Earlier this year former US Secretary of State Hillary Rodham Clinton published a memoir in which she outlined differences with Mr. Obama, including over Syria.
On the deadly Y 2012 siege of the US diplomatic post in Benghazi, Libya, Mr. Panetta said the administration had no indication of an attack coinciding with the 9/11 anni. US Ambassador Chris Stevens and 3 other Americans were killed in the violence.
Mr. Panetta, who also served as director of the CIA, said he questioned “from the beginning” the CIA’s initial assessment that the attack was the work of a mob of protesters rather than an organized assault. “It seemed to me that most spontaneous demonstrators don’t arrive for a protest carrying rocket-propelled grenade launchers,” he said.
But Mr. Panetta defended the intelligence agency, saying such work is difficult and often contradictory. “It was not clear at the time that there were 2 separate incidents, separated by distance and by several hours,” he said.
On Iraq, Mr. Panetta chided Mr. Obama for not keeping a residual US force behind, which he said could have helped provide training and security to Iraqi security forces and blunt the IS group’s recent takeover of parts of northern and western Iraq.
“My fear, as I voiced to the president and others, was that if the country split apart or slid back into the violence that we’d seen in the years immediately following the U.S. invasion, it could become a new haven for terrorists to plot attacks against the US.”
Mr. Panetta also blames former Iraqi Prime Minister Nouri al-Maliki for deteriorating conditions in Iraq, saying he exacerbated sectarian divisions already getting worse in his country.
“The news from Iraq bothered me to no end. In my view, the ISIS offensive in 2014 greatly increased the risk that Iraq will become al-Qaeda’s next safe haven,” Mr. Panetta wrote.
“That is exactly what it had in Afghanistan pre 9/11. After all we have done to decimate al-Qaida’s senior leadership and its core, those efforts will be for naught if we allow it to rebuild a base of operations in the Middle East.”
A US State Department spokeswoman said Tuesday that many former administration officials who have been critical of Mr.

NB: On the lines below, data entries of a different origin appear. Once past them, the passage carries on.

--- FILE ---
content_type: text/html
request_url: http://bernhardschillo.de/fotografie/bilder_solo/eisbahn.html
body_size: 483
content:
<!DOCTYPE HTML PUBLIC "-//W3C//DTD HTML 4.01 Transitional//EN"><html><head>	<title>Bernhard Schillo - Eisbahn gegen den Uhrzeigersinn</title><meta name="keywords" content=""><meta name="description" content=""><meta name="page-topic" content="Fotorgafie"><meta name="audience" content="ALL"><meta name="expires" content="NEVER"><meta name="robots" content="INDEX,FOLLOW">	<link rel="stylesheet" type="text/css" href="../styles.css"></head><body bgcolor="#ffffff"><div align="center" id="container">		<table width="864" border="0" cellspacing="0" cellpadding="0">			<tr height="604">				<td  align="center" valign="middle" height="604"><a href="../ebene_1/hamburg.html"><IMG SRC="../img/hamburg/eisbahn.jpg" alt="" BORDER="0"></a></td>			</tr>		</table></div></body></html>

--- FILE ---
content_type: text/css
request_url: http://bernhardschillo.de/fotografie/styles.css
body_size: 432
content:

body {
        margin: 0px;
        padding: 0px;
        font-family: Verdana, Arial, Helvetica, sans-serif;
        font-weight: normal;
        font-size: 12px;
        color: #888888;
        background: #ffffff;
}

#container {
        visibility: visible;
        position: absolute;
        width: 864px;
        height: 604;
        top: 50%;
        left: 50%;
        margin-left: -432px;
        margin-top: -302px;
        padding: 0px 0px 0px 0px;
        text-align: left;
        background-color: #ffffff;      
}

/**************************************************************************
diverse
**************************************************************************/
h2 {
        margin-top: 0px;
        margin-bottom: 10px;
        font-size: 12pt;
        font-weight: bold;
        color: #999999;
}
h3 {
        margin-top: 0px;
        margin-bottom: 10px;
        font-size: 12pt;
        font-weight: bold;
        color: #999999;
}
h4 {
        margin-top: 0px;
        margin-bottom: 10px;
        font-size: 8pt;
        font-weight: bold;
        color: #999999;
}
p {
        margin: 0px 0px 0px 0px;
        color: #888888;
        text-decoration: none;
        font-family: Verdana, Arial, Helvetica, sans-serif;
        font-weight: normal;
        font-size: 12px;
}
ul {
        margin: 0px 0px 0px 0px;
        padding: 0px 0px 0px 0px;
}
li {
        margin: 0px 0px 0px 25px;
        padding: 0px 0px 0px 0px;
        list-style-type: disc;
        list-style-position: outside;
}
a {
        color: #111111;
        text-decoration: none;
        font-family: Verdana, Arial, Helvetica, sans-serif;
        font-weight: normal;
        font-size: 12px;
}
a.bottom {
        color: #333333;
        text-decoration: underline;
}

Obama’s foreign policy decisions were involved in and supported strategies when they were developed, including “the fact that we were not going to allow our troops to stay on the ground (in Iraq) without the protections they needed.”
“The political situation on the ground was that the Iraqis did not want to have a big troop presence on the ground,” she said. “There were political challenges to getting it through, but it was clear they did not want that. So that was what we were dealing with at the time.”